Completed my PADI diver training

scuba diver photoAs the Mars Phoenix Lander was successfully touching down on Mars, I was completing the PADI Open Water Diver certification course.  During the week prior to the dives, I had to study the PADI Open Water Manual, watch the videos with the class, and take quizzes plus a final exam.  Then, the class spent Saturday and Sunday doing 5 closed water and 4 open water dives.

Diving was a lot of fun.  I got to see a white-tipped reef shark, swim with a large sea turtle, watch a sea horse, as well as the usual reef wildlife (fish, urchins, starfish, etc.).  I logged nearly 2 hours during my 4 open water dives, and the deepest I went was 27 ft (8.2 m).  I was originally worried about equalizing the pressure in my ears, but it wasn't hard at all.  The thing that surprised me the most was how heavy the scuba equipment is out of the water.  In fact, just gearing up and walking between the staging area and beach really wore me out.  I feel like I've been on a strenuous backpacking trip.

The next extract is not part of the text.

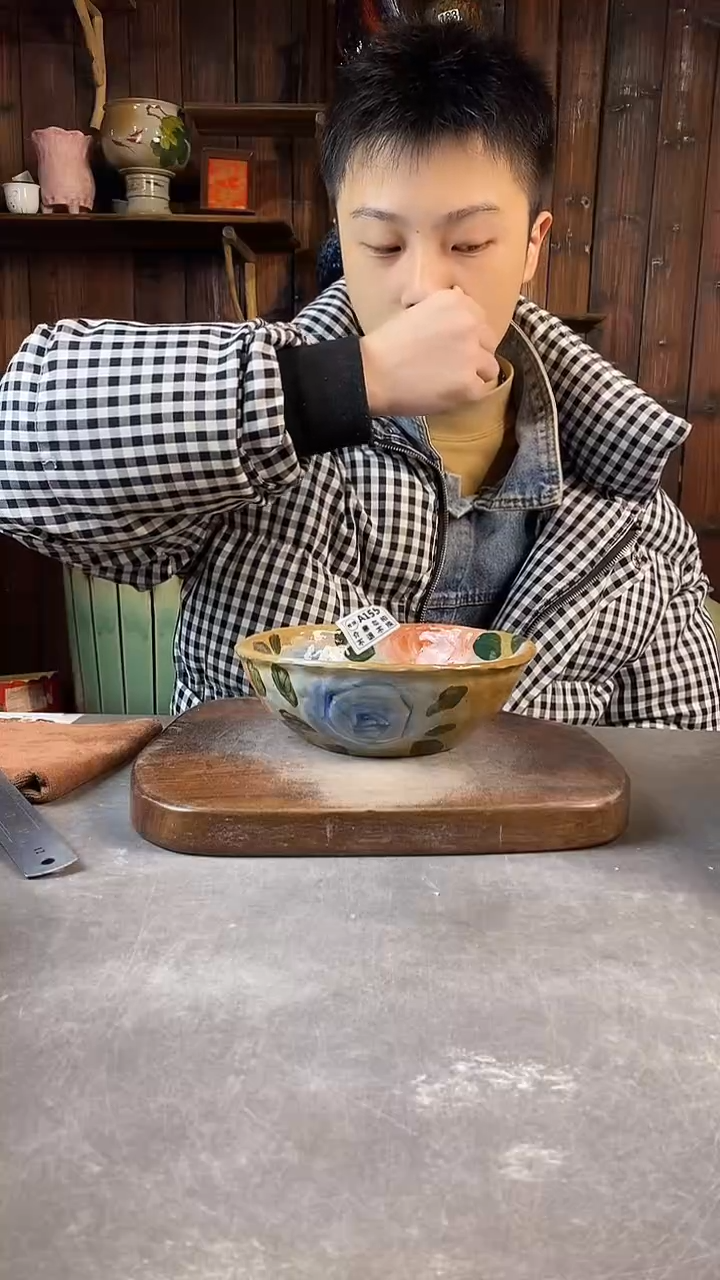 碗155瑕，开窑上新，超值优惠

I wanted to take my camera with me on the last dive, but I didn't since I wasn't 100% certain that my new waterproof case would work.  It's too bad because I could have photographed the shark.  Unfortunately, I don't have any pictures of myself diving, so I'll have to go again and make sure to bring a camera next time. (I swiped the photo shown above from the internet.)

The next level of diving certification is the PADA Advanced Open Water Diver, which consists of five adventure dives that you choose from these options: altitude diving, AWARE-fish identification, boat diving, deep diving, diver propulsion vehicle use, drift diving, dry suit diving, multilevel and computer diving, night diving, peak performance buoyancy, search and recovery, underwater nature study, underwater navigation, underwater photography, underwater videography and wreck diving.  It costs only slightly more than the Open Water course and can be completed over one weekend.  I'm tempted to do it while I'm in Alaska later this summer since I can gain some experience with cold water diving, but it costs more there compared to Hawaii.  We'll see.

I'll have to get at least 25 dives under my belt before I can become a NOAA Scientific Diver.  The main limitation for me is the high cost of buying diving equipment (at least $1-2k).  If I get serious about this, I'll definitely need to buy my own equipment, but I don't think I can afford it yet.

PS: This is the first time I've uploaded a blog post using the really nice flock browser.